Saturday, October 24, 2009

Why you need more than one monitor

I know what you're thinking!  Why in the world would I need more than one computer monitor?

Years ago, before I set up my first dual-dual monitor system, I thought the same thing.  Multiple monitors are for day traders and IT managers, right?  Wrong!  Nearly everyone can benefit from multiple monitors . . . especially professors.

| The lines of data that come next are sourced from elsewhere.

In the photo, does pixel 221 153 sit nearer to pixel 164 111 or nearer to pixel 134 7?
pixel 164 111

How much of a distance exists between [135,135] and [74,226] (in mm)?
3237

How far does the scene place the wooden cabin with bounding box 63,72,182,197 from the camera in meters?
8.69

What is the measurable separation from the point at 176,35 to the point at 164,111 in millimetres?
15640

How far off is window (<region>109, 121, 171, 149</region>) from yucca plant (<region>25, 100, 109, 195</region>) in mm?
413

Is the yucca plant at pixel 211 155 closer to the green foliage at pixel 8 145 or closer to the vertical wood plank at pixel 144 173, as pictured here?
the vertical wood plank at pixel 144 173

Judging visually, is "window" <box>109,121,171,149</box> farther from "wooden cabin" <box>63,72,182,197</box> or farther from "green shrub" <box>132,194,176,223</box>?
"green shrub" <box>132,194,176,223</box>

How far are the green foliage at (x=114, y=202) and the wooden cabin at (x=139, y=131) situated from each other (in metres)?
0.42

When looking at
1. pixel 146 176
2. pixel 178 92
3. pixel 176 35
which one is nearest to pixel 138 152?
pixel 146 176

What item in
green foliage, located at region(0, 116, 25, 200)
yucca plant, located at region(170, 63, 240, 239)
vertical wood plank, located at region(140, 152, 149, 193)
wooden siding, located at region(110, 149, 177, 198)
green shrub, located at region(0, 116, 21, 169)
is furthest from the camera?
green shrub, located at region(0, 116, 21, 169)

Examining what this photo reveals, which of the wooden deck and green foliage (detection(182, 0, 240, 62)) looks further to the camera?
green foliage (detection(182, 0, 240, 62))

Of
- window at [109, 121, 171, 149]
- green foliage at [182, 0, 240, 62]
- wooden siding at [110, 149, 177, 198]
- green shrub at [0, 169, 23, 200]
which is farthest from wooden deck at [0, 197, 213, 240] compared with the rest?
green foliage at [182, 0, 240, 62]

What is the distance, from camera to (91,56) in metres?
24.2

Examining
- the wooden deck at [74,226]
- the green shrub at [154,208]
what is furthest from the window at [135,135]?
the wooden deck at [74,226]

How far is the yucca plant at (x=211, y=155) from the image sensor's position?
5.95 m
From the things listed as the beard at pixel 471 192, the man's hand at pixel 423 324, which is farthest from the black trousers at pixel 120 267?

Just think what you could do with extra monitor area:
  • Have PowerPoint editor screen open and visible AND your folder of images AND your lecture outline at the same time
  • Display PowerPoint editor AND the actual slideshow at the same time
  • Display your classroom management system (CMS) AND your Excel spreadsheet at the same time
  • See your email inbox AND your current work at the same time
  • Drag images from a folder or editor right into PowerPoint
  • Drag text from your word processor and images from the web right into your test-creation software (or CMS) . . . or at least see them all at one time
  • Make few mistakes, thus increasing accuracy in everything you do
There are just a few of the options that you'll have if you expand your monitor real estate. The primary value in this approach is that you can see everything at once, without having to switch back and forth between windows that are open but not visible. Not only will this make your life easier, research shows  that it will increase your productivity!

In my campus office, I have two wide-screen monitors.  My computer, as with most "off the shelf" faculty systems already had a graphics card with two monitor jacks built in.  All it took was one extra monitor . . . which are comparatively cheap.  Just plug it in and change one setting in the "display" settings of the computer . . . and off I went faster than ever.

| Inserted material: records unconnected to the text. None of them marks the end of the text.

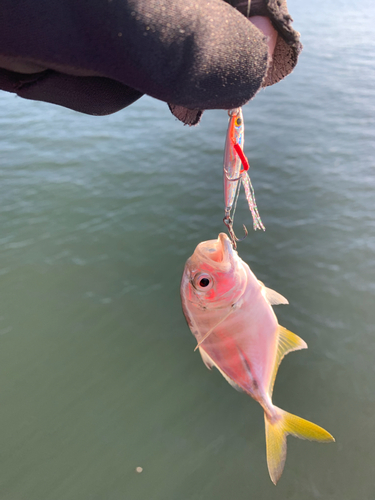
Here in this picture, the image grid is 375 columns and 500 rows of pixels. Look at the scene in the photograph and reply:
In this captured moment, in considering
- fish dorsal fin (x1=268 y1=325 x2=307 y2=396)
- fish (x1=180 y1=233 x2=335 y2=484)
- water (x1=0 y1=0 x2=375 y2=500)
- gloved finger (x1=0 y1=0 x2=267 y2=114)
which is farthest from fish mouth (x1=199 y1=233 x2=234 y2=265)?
water (x1=0 y1=0 x2=375 y2=500)

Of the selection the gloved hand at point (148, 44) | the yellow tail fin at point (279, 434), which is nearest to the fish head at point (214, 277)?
the yellow tail fin at point (279, 434)

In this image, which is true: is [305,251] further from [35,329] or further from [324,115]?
[324,115]

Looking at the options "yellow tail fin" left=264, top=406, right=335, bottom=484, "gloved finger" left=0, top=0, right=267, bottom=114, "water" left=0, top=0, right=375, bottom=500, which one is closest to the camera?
"gloved finger" left=0, top=0, right=267, bottom=114

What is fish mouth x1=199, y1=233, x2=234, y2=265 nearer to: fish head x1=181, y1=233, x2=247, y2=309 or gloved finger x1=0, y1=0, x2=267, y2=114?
fish head x1=181, y1=233, x2=247, y2=309

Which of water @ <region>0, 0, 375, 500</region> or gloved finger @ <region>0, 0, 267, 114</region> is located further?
water @ <region>0, 0, 375, 500</region>

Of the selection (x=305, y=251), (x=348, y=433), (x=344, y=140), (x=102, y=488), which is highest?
(x=344, y=140)

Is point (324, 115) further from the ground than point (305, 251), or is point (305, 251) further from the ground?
point (324, 115)

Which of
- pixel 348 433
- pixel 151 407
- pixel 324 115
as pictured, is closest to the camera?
pixel 348 433

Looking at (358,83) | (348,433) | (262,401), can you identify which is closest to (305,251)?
(348,433)
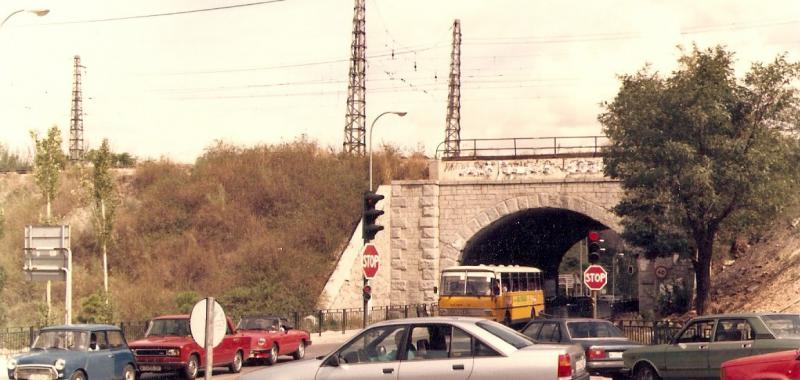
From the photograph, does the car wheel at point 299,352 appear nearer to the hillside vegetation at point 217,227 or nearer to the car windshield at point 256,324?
the car windshield at point 256,324

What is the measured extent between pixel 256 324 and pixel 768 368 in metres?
17.8

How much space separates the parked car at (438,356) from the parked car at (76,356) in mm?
7830

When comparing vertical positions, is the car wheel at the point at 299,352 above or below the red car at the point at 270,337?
below

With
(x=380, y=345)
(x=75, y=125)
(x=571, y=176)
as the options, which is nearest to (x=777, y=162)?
(x=571, y=176)

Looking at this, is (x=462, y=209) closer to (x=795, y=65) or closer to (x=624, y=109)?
(x=624, y=109)

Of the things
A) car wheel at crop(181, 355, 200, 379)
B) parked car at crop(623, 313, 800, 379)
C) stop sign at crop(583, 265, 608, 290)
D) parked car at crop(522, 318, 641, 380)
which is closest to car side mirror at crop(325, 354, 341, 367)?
→ parked car at crop(623, 313, 800, 379)

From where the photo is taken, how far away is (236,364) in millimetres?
25656

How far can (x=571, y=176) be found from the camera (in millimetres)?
50344

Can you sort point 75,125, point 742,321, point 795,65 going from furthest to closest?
1. point 75,125
2. point 795,65
3. point 742,321

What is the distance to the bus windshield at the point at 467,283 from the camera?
39.5 m

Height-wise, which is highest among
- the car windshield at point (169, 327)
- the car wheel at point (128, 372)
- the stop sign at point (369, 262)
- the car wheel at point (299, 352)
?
the stop sign at point (369, 262)

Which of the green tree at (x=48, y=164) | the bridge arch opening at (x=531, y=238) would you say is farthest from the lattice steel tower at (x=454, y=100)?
the green tree at (x=48, y=164)

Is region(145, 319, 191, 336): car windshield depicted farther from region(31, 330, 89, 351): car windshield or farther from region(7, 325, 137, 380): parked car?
region(31, 330, 89, 351): car windshield

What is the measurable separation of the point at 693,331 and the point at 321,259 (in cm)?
3506
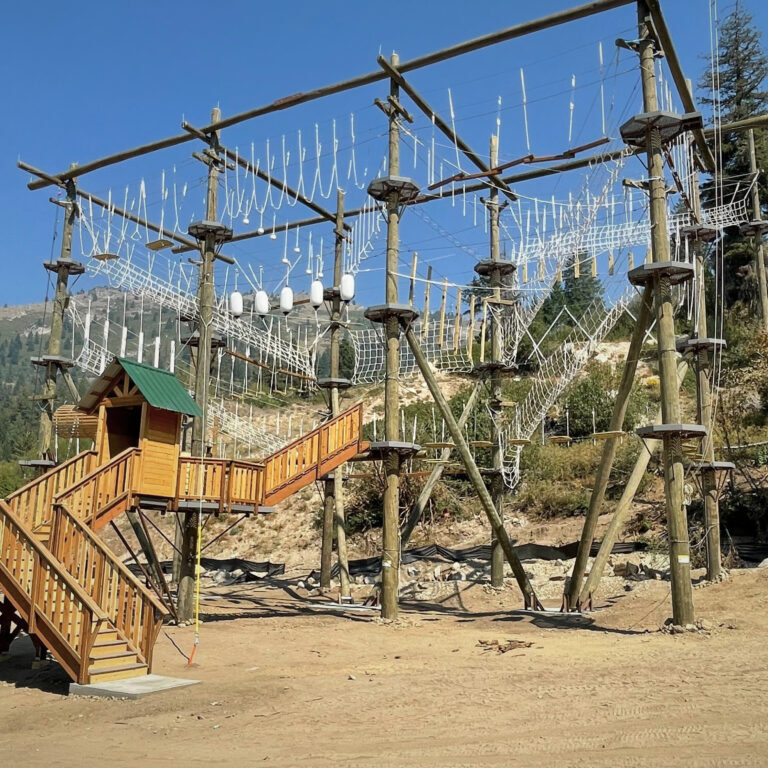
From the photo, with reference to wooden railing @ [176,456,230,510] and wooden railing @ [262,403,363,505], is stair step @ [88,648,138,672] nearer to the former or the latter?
wooden railing @ [176,456,230,510]

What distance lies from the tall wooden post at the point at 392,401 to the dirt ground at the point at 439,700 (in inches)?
40.3

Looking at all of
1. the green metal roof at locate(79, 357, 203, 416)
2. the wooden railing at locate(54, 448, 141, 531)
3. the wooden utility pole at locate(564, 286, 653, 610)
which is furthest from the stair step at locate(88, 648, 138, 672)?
the wooden utility pole at locate(564, 286, 653, 610)

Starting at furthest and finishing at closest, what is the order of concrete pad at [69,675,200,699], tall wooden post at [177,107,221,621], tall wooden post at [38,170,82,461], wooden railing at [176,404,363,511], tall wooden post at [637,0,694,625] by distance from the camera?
tall wooden post at [38,170,82,461] → tall wooden post at [177,107,221,621] → wooden railing at [176,404,363,511] → tall wooden post at [637,0,694,625] → concrete pad at [69,675,200,699]

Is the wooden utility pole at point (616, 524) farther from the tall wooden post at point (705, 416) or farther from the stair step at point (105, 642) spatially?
the stair step at point (105, 642)

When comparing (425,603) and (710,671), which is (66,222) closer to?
(425,603)

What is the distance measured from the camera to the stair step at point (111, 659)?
30.4 ft

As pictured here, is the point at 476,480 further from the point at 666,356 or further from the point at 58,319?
the point at 58,319

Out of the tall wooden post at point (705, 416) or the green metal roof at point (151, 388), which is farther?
the tall wooden post at point (705, 416)

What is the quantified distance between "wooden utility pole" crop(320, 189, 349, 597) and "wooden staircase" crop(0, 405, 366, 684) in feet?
18.9

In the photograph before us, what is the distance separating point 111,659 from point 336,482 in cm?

One warning, though . . . if your IT folks are like mine, you'll get that "WHAT are you asking for?!" response that these folks learned from their mothers when they asked for a super-turbo gaming PC at age two.  As if we are asking for a new campus building powered by cold fusion.  This sort of set up is becoming increasingly common in business because it increases productivity at a really cheap price.  But in education, it's still rather unheard of.  But somebody has to be the first in their department to do it!  So persist.

At my home office, I now have moved up to three monitors Just like Bill Gates.  That is really sweet because I can have even more windows open at once and have to do even less window-switching than with a 2-monitor setup.  All it took was buying a rather inexpensive second graphics card for my PC.  Because both my cards have 2 monitor jacks, I could easily go to four monitors.  But I'm not sure my field of vision could handle that!

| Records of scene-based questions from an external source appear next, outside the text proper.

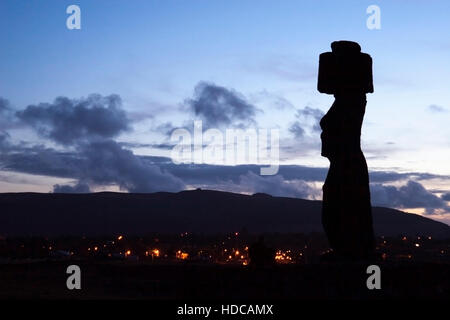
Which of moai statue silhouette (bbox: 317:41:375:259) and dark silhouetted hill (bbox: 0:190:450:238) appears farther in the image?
dark silhouetted hill (bbox: 0:190:450:238)

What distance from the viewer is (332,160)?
23.3 meters

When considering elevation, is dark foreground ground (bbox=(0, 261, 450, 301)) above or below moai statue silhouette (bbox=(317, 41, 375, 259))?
below

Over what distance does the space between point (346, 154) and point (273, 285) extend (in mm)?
4688

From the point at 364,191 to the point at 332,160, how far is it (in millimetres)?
1252

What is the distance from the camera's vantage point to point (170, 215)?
125688 mm

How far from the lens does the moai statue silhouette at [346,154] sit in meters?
22.8

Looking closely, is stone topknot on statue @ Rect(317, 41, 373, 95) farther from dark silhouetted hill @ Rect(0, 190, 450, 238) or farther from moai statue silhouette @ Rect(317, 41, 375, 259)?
dark silhouetted hill @ Rect(0, 190, 450, 238)

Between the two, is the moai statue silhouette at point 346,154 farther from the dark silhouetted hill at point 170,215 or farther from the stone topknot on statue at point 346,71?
the dark silhouetted hill at point 170,215

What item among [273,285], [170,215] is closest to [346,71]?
[273,285]

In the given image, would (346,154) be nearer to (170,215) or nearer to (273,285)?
(273,285)

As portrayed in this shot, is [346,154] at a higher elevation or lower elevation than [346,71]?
lower

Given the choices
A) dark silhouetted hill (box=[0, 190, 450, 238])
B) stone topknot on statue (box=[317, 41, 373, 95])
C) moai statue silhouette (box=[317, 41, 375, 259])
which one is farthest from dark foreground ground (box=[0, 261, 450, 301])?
dark silhouetted hill (box=[0, 190, 450, 238])

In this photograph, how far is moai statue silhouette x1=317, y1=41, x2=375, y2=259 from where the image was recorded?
2284 centimetres
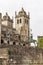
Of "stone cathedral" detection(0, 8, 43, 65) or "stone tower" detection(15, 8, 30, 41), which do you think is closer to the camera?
"stone cathedral" detection(0, 8, 43, 65)

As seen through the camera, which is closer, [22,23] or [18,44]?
[18,44]

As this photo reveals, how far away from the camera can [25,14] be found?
180ft

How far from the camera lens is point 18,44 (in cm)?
4606

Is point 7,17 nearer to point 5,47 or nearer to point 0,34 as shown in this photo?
point 0,34

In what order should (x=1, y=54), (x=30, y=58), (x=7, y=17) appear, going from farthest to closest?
(x=7, y=17)
(x=30, y=58)
(x=1, y=54)

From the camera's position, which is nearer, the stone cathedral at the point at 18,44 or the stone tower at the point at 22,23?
the stone cathedral at the point at 18,44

For my home office, I also got one of those multi-monitor pedestals.  That's probably the most expensive part of my setup . . . especially considering that I bought refurbished monitors online for next to nothing.

You can even do this with a notebook or laptop!

Want to know more? . . . here are some resources:
Dual monitors: the only way to go

Step-by-step: A three-screen workstation for $230

Articles from 
In this month's PC World magazine, Michael Scalisi suggests some tools that may help you:
  • HP USB Graphics Adapter helps you add extra monitors (beyond 2) without installing a card

  • UltraMon software helps manage your desktop displayed on multiple monitors

  • WinSplit Revolution freeware offers shortcuts to quickly send apps from one monitor to another without dragging it
Have I mentioned that using more than one monitor increases productivity?

Please share with us your multiple-monitor setup . . . or your stories about using multiple monitors!


Jess said...

Does it not hurt your eyes? The glare from one monitor normally starts hurting my eyes by the end of the day, so I can only imagine what the glare from three would do to them.

And it may be that I'm not overly keen on change but I don't know that I could get on with constantly looking from side to side, however lazy that might sound. It's probably quicker than switching between tabs but I don't know if I could get on with it.

Though if your desk is up against the wall like mine is, I suppose a multi screen support system would free up the majority of space on my desk, which is always handy.

Kevin Patton said...

Hi Jessica. It probably does sound like a bit much. Maybe you have to try it to realize how much nicer a multiple-monitor system is to work with. I find that 2 or three monitors really does not have you looking back and forth a lot. One reason is, it's just not that much distance. Another reason is that you really focus one area at a time. Probably that would affect you only if you really are comparing different windows a lot. The only eye problems I've encountered with any monitor have to do with my changing vision and have been corrected with updated lenses . . . so I can't personally address the glare problems.